--- Text excerpt ---
————————
2.2.0.1. Post Optimization Settings

Based on HPP control experts, we implemented simple rule-based post-optimization decisions. When the estimated demand is “low” (i.e. below a parametrised threshold of the observed past peak) and the reservoir is “nearly full” (i.e. above a threshold, $s{c}_{min}$) the HPP plant switches to self consumption mode preventing spillover while still generating some useful energy. In this mode, the plant adjusts its output to match the river inflow rate, while slowly filling the reservoir up to $SO{C}_{max}$. The power output is computed using a convex combination:

$$r=(SO{C}_t-s{c}_{min})/(1.0-s{c}_{min})$$

$$p{d}_t=r·{\widehat{in}}_t/f_d(SO{C}_{t-1},1.0,\Delta t)+(1-r)·p{d}_{min}$$

where r weights between minimum power output and full inflow consumption. When the reservoir is just above the threshold, the plant minimizes output to allow filling; closer to full capacity, it matches self-consumption.

2.3. Energy Demand Forecasts

The goal of the energy demand predictive model is to forecast the utility’s energy demand over a 48-hours control horizon, with a resolution of 5 minutes. At the current time step $t_0$, the model generates forecasts ${\widehat{p}}_{t_h}$ of the energy demand $p_{t_h}$ for each prediction time step $t_h=t_0+h\Delta t$, with $h=1,\dots ,576$. Model inputs ${\mathbf{x}}_{t_h}$ include calendar features, past energy demand features and weather forecasts.

• Calendar features: they are both categorical (namely, day of the week, month, and a binary feature indicating holidays) and numerical (the sine and cosine of the day of the year and of the time of the day, to model circularity). These variables allow to capture the seasonal patterns.
• Past energy demand features: these include short-term lags (from 5 to 30 minutes behind with a step of 5 minutes) and medium-term lags of 1 day, 2 days, and 1 week. For medium-term lags, also the average, minimum, and maximum values over two time windows of 10 and 30 minutes are included.
• Weather forecasts: these include temperature, precipitations, and the average global horizontal irradiance (GHI), computed over 1 hour.

The features identified in this work are traditional in the context of energy forecasting [29]. We included a relatively large set of features covering a time horizon that is meaningful for this application. We did not apply explicit feature selection methods because LightGBM inherently performs feature selection during training. While different or more extensive feature sets could be explored, determining an optimal set was not the goal of this study, given the dataset’s specificity and the expectation that any improvement in predictive accuracy would be limited, being this a well explored domain, and, thus, not necessarily relevant for the control objective.
————————
--- Extracted material ---
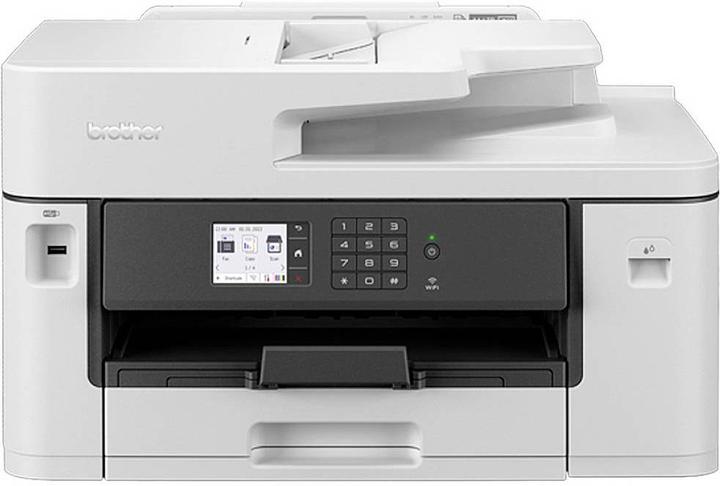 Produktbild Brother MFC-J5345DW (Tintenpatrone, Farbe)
————————
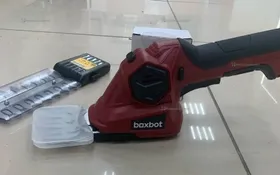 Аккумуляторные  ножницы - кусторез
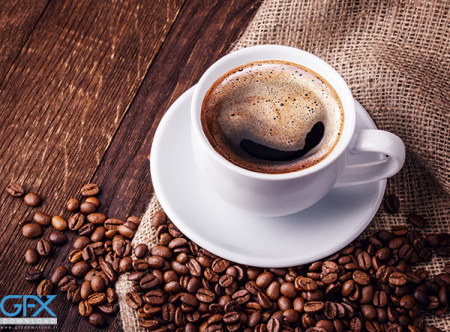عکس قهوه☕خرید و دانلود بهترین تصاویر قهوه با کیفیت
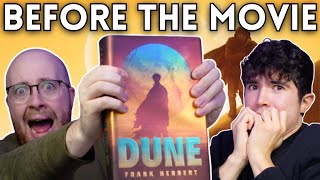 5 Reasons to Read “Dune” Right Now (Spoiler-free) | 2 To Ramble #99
————————
--- Exercise ---
Resume the text on hydropower plant control and energy demand forecasting, starting right after its last sentence. The records have no connection to the text on hydropower control and demand forecasting.

--- Result ---
Given that LightGBM does not inherently support multi-output regression and since for this task we would need 576 outputs, we opted against constructing so many separate models. We adopted a strategy that learns only two single-output models. The first model is trained specifically for $h=1$, as this forecast directly determines the only MPC decision that is actually implemented—subsequent decisions are revised as new information becomes available. The second model is used to provide forecasts for $h=2,\dots ,576$. Of the aforementioned predictor features ${\mathbf{x}}_{t_h}$, not all are available at $t_0$ for every value of h. For instance, short-term lags are not available for $h>6$. The values of these unavailable inputs are left missing, exploiting the capability of the LightGBM algorithm to deal with missing values. As for the weather forecasts, the most recent forecasts available at time $t_0$ are used.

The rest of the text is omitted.